By turning a large silver wheel, visitors to the new Perot Museum in Dallas get to “crack open” the gigantic “Grape Jelly” amethyst geode to reveal the vivid purple crystalline structure inside. Spinning the wheel in the opposite direction magically closes the geode, returning the specimen to its original boulder-like appearance.


The five-foot-tall, 1.5-ton geode is one of the most popular attractions at the museum, which opened a little over a year ago. Amethyst, incidentally, is February’s official birthstone.


So, whether you’re a February baby, a fan of amethyst, love the color purple or just want to marvel at the sight of something otherworldly, a trip to the museum’s Lyda Hill Gems and Minerals Hall on Level 3 will not disappoint.


As they interact with high-definition videos, digital puzzles and touch-me specimens, kids and kids-at-heart will have a blast learning about the colors, shapes and hardnesses of Earth’s original rock stars.


Visitors will learn where crystals come from and how they form by viewing a time-lapse video of the birth and growth of various minerals.

They also get to explore the physical and optical properties of various colored stones.
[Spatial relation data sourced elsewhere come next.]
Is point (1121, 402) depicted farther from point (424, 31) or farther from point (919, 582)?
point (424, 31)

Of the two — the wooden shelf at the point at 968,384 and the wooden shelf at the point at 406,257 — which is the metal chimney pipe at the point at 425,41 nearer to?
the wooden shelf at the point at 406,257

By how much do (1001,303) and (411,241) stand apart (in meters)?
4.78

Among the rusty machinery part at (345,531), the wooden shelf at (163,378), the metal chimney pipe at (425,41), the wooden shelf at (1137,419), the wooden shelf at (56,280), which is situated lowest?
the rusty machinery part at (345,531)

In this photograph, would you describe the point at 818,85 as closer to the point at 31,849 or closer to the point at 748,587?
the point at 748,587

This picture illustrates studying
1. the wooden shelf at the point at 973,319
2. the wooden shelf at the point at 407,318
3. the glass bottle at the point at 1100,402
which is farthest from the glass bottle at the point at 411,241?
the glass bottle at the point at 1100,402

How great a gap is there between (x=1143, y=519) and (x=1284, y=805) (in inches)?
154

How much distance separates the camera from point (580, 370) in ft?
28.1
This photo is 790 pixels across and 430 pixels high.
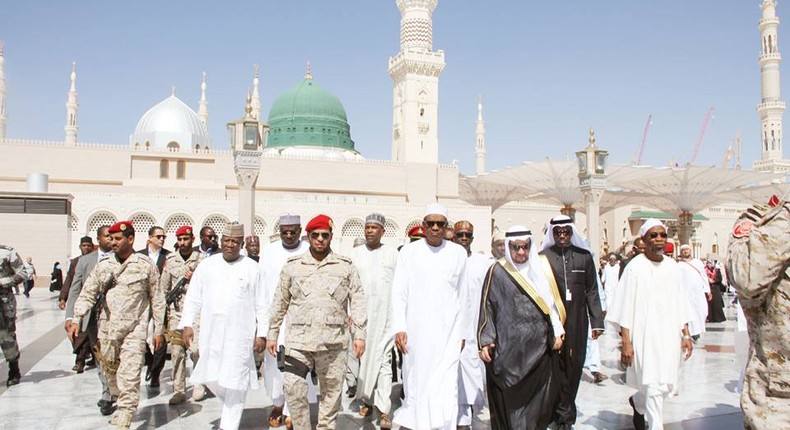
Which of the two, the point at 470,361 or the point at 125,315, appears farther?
the point at 470,361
In one station, visitors get to see minerals under different light sources and be astonished by how some specimens take on vibrant hues under ultraviolet bulbs.


The $185 million Perot Museum of Nature and Science, which opened in December of 2012, is named for Ross and Margot Perot. It was made possible through the generosity of the Perot family and many other Dallas-area benefactors. The 180,000-square-foot museum houses 11 permanent exhibitions and one traveling exhibition. All of them are highly interactive and designed to engage young people. In fact, the museum welcomes more than 2,000 schoolchildren each day.

Admission costs $15 for adults, $10 for children and $12 for students 12 to 17. Toddlers under 2 get in for free.